I laureati italiani sono “troppo istruiti” per lavorare

Dopo un’intera carriera universitaria proseguita con ottimi risultati, tirocini formativi e voti eccellenti, in Italia un laureato su tre risulta troppo istruito per ottenere la posizione lavorativa desiderata una volta finiti gli studi. Una situazione non proprio entusiasmante. Ma quali sono i dati di questo fenomeno?
La laurea è ancora utile per trovare lavoro ma molti giovani laureati fanno un lavoro che sottovaluta le competenze acquisite negli studi. La percentuale di studenti italiani che completano gli studi, sia triennali che corsi di laurea specialistica come quelli di Unicusano, è molto alta rispetto alle opportunità lavorative che si ritrovano a poter valutare una volta completato il loro percorso.
Secondo un’indagine Istat, analizzando i lavoratori laureati tra i 25 e i 34 anni (1,1 milioni) e quelli diplomati tra i 20 e i 24 (678mila), scopriamo che 437mila giovani con un titolo di studio più elevato rispetto a quello richiesto per svolgere il lavoro per il quale sono stati assunti.
Si tratta del 18% dei diplomati e del 28% dei laureati: tra i primi la sovraistruzione è più marcata tra gli uomini (riguarda il 24% dei maschi contro il 9% delle femmine), mentre tra i secondi accade il contrario (il 30,5% delle laureate è iperqualificato rispetto al 20,1% dei maschi).
Numeri che lasciano trasparire le conseguenze della crisi economica, il gruppo dei “troppo istruiti” si è infatti allargato rispetto sia ai 372mila giovani del 2008 sia ai 398mila del 2015.
Molti giovani laureati rischiano di ritrovarsi con una laurea che non serve a molto, perché riescono a trovare un lavoro sotto qualificato rispetto ai loro studi e al loro rendimento universitario, e quindi, per andare avanti, si accontentano di semplici lavoretti con la speranza di trovare qualcosa di meglio in futuro.

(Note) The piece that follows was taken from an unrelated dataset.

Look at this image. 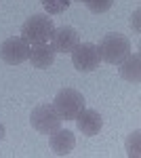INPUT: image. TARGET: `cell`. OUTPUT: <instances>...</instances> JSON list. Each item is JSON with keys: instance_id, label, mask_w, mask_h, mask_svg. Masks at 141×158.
Instances as JSON below:
<instances>
[{"instance_id": "1", "label": "cell", "mask_w": 141, "mask_h": 158, "mask_svg": "<svg viewBox=\"0 0 141 158\" xmlns=\"http://www.w3.org/2000/svg\"><path fill=\"white\" fill-rule=\"evenodd\" d=\"M55 25L48 15H32L21 25V38L30 44H44L53 38Z\"/></svg>"}, {"instance_id": "2", "label": "cell", "mask_w": 141, "mask_h": 158, "mask_svg": "<svg viewBox=\"0 0 141 158\" xmlns=\"http://www.w3.org/2000/svg\"><path fill=\"white\" fill-rule=\"evenodd\" d=\"M99 55H101V61L106 63H112V65H118L122 59H126L131 55V40L122 34H107V36L101 38L99 42Z\"/></svg>"}, {"instance_id": "3", "label": "cell", "mask_w": 141, "mask_h": 158, "mask_svg": "<svg viewBox=\"0 0 141 158\" xmlns=\"http://www.w3.org/2000/svg\"><path fill=\"white\" fill-rule=\"evenodd\" d=\"M53 106L57 110V114L61 116V120H76V116L86 108V101H84V95L80 91L61 89L53 99Z\"/></svg>"}, {"instance_id": "4", "label": "cell", "mask_w": 141, "mask_h": 158, "mask_svg": "<svg viewBox=\"0 0 141 158\" xmlns=\"http://www.w3.org/2000/svg\"><path fill=\"white\" fill-rule=\"evenodd\" d=\"M30 122H32V127H34L38 133L42 135H51L53 131H57L61 129V116L57 114V110L53 103H40V106H36L32 110V114H30Z\"/></svg>"}, {"instance_id": "5", "label": "cell", "mask_w": 141, "mask_h": 158, "mask_svg": "<svg viewBox=\"0 0 141 158\" xmlns=\"http://www.w3.org/2000/svg\"><path fill=\"white\" fill-rule=\"evenodd\" d=\"M72 63H74V68L80 70V72H93V70H97L99 63H101V55H99L97 44L78 42L76 49L72 51Z\"/></svg>"}, {"instance_id": "6", "label": "cell", "mask_w": 141, "mask_h": 158, "mask_svg": "<svg viewBox=\"0 0 141 158\" xmlns=\"http://www.w3.org/2000/svg\"><path fill=\"white\" fill-rule=\"evenodd\" d=\"M27 55H30V42L23 40L21 36H11L0 44V57L9 65L23 63L27 59Z\"/></svg>"}, {"instance_id": "7", "label": "cell", "mask_w": 141, "mask_h": 158, "mask_svg": "<svg viewBox=\"0 0 141 158\" xmlns=\"http://www.w3.org/2000/svg\"><path fill=\"white\" fill-rule=\"evenodd\" d=\"M78 42H80V34L70 25L55 27L53 38H51V47L55 49V53H72Z\"/></svg>"}, {"instance_id": "8", "label": "cell", "mask_w": 141, "mask_h": 158, "mask_svg": "<svg viewBox=\"0 0 141 158\" xmlns=\"http://www.w3.org/2000/svg\"><path fill=\"white\" fill-rule=\"evenodd\" d=\"M76 124H78V131L86 137H95V135L101 133L103 129V118L97 110H86L84 108L78 116H76Z\"/></svg>"}, {"instance_id": "9", "label": "cell", "mask_w": 141, "mask_h": 158, "mask_svg": "<svg viewBox=\"0 0 141 158\" xmlns=\"http://www.w3.org/2000/svg\"><path fill=\"white\" fill-rule=\"evenodd\" d=\"M48 146H51V150L57 156H68L72 150H74V146H76V137L68 129H57V131H53L51 137H48Z\"/></svg>"}, {"instance_id": "10", "label": "cell", "mask_w": 141, "mask_h": 158, "mask_svg": "<svg viewBox=\"0 0 141 158\" xmlns=\"http://www.w3.org/2000/svg\"><path fill=\"white\" fill-rule=\"evenodd\" d=\"M55 49L48 44V42H44V44H30V55H27V59H30V63L34 65V68H38V70H44V68H48V65H53L55 63Z\"/></svg>"}, {"instance_id": "11", "label": "cell", "mask_w": 141, "mask_h": 158, "mask_svg": "<svg viewBox=\"0 0 141 158\" xmlns=\"http://www.w3.org/2000/svg\"><path fill=\"white\" fill-rule=\"evenodd\" d=\"M120 68V76L124 78V80H129V82H139L141 80V55L139 53H131L126 59H122L118 63Z\"/></svg>"}, {"instance_id": "12", "label": "cell", "mask_w": 141, "mask_h": 158, "mask_svg": "<svg viewBox=\"0 0 141 158\" xmlns=\"http://www.w3.org/2000/svg\"><path fill=\"white\" fill-rule=\"evenodd\" d=\"M40 2H42V6L48 15H59L70 6L72 0H40Z\"/></svg>"}, {"instance_id": "13", "label": "cell", "mask_w": 141, "mask_h": 158, "mask_svg": "<svg viewBox=\"0 0 141 158\" xmlns=\"http://www.w3.org/2000/svg\"><path fill=\"white\" fill-rule=\"evenodd\" d=\"M86 9L95 15H101V13H107L112 6H114V0H84Z\"/></svg>"}, {"instance_id": "14", "label": "cell", "mask_w": 141, "mask_h": 158, "mask_svg": "<svg viewBox=\"0 0 141 158\" xmlns=\"http://www.w3.org/2000/svg\"><path fill=\"white\" fill-rule=\"evenodd\" d=\"M139 131H135V133H131L129 135V139H126V154H129L131 158H137L141 154V148H139V141H141V137H139Z\"/></svg>"}, {"instance_id": "15", "label": "cell", "mask_w": 141, "mask_h": 158, "mask_svg": "<svg viewBox=\"0 0 141 158\" xmlns=\"http://www.w3.org/2000/svg\"><path fill=\"white\" fill-rule=\"evenodd\" d=\"M131 25H135V30L139 32V11L133 13V17H131Z\"/></svg>"}, {"instance_id": "16", "label": "cell", "mask_w": 141, "mask_h": 158, "mask_svg": "<svg viewBox=\"0 0 141 158\" xmlns=\"http://www.w3.org/2000/svg\"><path fill=\"white\" fill-rule=\"evenodd\" d=\"M4 135H6V129H4V124H2V122H0V141H2V139H4Z\"/></svg>"}, {"instance_id": "17", "label": "cell", "mask_w": 141, "mask_h": 158, "mask_svg": "<svg viewBox=\"0 0 141 158\" xmlns=\"http://www.w3.org/2000/svg\"><path fill=\"white\" fill-rule=\"evenodd\" d=\"M78 2H84V0H78Z\"/></svg>"}]
</instances>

Questo fenomeno prende il nome di gig economy, l’economia dei “lavoretti” che coinvolge tra i 600 e i 750mila lavoratori in Italia.
Secondo la Fondazione Debenedetti, tra i gig worker il 18% ha un diploma di liceo, il 10% una laurea triennale, il 14% una magistrale e il 6% un master o addirittura il dottorato di ricerca.

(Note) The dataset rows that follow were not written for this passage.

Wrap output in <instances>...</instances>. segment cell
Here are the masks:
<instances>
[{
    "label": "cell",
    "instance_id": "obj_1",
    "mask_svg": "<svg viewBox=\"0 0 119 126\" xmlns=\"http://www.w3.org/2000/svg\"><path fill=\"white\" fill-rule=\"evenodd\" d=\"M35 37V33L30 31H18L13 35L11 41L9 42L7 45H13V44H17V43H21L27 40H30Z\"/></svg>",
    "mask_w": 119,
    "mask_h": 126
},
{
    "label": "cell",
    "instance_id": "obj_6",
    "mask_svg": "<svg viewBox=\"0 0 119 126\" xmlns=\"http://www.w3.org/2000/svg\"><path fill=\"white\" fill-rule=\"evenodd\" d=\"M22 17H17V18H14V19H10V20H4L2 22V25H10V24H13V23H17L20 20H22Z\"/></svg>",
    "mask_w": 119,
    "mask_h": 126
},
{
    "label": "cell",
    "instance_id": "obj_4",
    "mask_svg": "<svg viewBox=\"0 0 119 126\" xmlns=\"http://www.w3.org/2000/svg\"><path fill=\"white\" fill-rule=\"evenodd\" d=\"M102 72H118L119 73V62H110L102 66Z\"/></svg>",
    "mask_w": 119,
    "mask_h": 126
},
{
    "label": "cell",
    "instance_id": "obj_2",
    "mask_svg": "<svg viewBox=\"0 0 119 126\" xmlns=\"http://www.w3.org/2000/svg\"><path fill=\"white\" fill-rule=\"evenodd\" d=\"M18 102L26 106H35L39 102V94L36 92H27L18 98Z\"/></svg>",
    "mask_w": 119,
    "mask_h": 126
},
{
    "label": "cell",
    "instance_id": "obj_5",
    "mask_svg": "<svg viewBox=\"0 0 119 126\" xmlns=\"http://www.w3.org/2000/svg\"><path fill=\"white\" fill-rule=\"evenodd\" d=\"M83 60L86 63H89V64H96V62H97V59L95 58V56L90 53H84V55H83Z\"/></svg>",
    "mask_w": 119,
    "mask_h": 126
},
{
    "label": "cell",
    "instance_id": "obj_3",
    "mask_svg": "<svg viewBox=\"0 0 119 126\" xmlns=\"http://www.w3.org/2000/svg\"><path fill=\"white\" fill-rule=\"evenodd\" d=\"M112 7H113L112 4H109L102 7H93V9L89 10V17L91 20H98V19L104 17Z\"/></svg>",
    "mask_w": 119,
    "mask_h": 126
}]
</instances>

Il fenomeno vale soprattutto per chi si specializza in lettere e filosofia, in storia, archeologia, lingue straniere, sociologia, laureati in scienze politiche, psicologia e giurisprudenza. Per chi si specializza in queste facoltà, infatti, è stato constatato che, in media, nei primi anni dopo il titolo oltre un terzo di quelli che lavorano trovano sbocchi per cui la laurea non è per niente indispensabile.
Un altro gruppo di laureati, invece, ha scelto la strada estera, trasferendosi in paesi Europei o oltre oceano per ottenere posizioni lavorative degne del loro titolo di studio, in aziende qualificate che possano evidenziare le loro capacità.
L’Italia, sicuramente, sta compiendo degli sforzi per accrescere il livello di istruzione della popolazione, un passo fondamentale per favorire la competitività del sistema, ma sarebbe necessario che anche le imprese italiane inizino a impostare una strategia improntata all’innovazione, offrendo posizioni lavorative qualificate, in grado di valorizzare il potenziale di competenze e creatività dei giovani laureati.